A House Ways and Means Trade Subcommittee hearing featured witnesses and members debating an aggressive enforcement agenda focused on China, USMCA and digital trade, while Democrats warned that broad tariff plans risk raising costs for U.S. households and undermining treaty-based enforcement.

The House Ways and Means Committee's Trade Subcommittee met for a hearing on American trade enforcement priorities, where Republican lawmakers and several witnesses pushed for aggressive use of trade remedies and tariffs while Democrats warned that broad, untargeted tariff plans would raise prices for U.S. households and risk undermining treaty-based dispute mechanisms.

The hearing opened with Chairman Smith calling for a swift, "America First" enforcement agenda and praising the Trump administration's early trade directives. Ranking Member Rep. Linda Sanchez (D-Calif.) told the panel that tariffs ultimately fall on U.S. families and said enforcement requires funding and staffing for agencies that are already stretched thin.

Why it matters: The exchange highlighted two central tensions in current policy debates: whether to rely more on unilateral tariffs and other executive tools to counter unfair trade practices, or to prioritize negotiated, agreement-based remedies and increased agency capacity to sustain long-term market access for U.S. exporters.

Witnesses including Ambassador Greg Dowd of the National Milk Producers Federation and former deputy USTR Jeffrey Gerrish urged robust enforcement of existing agreements and new statutes to address Chinese subsidies, de minimis evasion and circumvention. Jonathan McHale of the Computer and Communications Industry Association and Kevin Rosenbaum of the International Intellectual Property Alliance emphasized threats from digital-services taxes, data localization and weak IP regimes abroad.

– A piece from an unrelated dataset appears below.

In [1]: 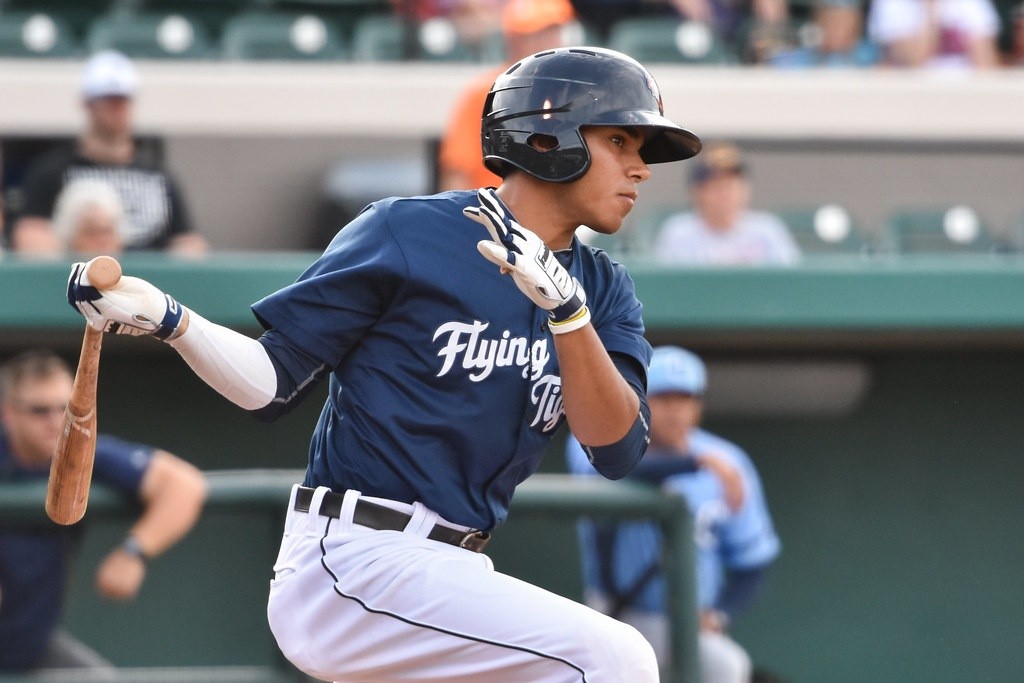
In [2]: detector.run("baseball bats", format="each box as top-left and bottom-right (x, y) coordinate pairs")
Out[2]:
(40, 253), (126, 528)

Republican members repeatedly argued that tools such as section 301 of the Trade Act of 1974 and new tariffs are effective levers. "Tariffs can serve a significant role in raising revenue for the United States government," Ambassador Gerrish said, noting prior tariff revenues. Democrats cautioned that broad tariff use without congressional consultation could violate the Constitution and cited estimates that tariffs on close trading partners would raise consumer costs materially.

Several members raised immediate, practical concerns about enforcement capacity. Witness Greta Peich, former general counsel at USTR, and others warned that Customs and Border Protection, the International Trade Administration and USTR are already overburdened handling rising antidumping and countervailing duty petitions, forced-labor enforcement and other trade remedy work.

The hearing also surfaced bipartisan support for legislative remedies targeting circumvention and evasion: members and witnesses cited the Leveling the Playing Field Act 2 and the Fighting Trade Cheats Act as bills that would expedite successive investigations, strengthen circumvention rules, and enhance customs enforcement.

The session closed with members pledging further hearings and requests for written follow-ups; no formal committee votes occurred during the hearing.

An ending note: The hearing made clear that enforcement strategy remains contested on both legal and practical grounds'even among members who agree that unfair foreign practices threaten U.S. producers. Lawmakers signaled plans for additional oversight of agency staffing, targeted legislation to address circumvention and continued scrutiny of administration tariff actions.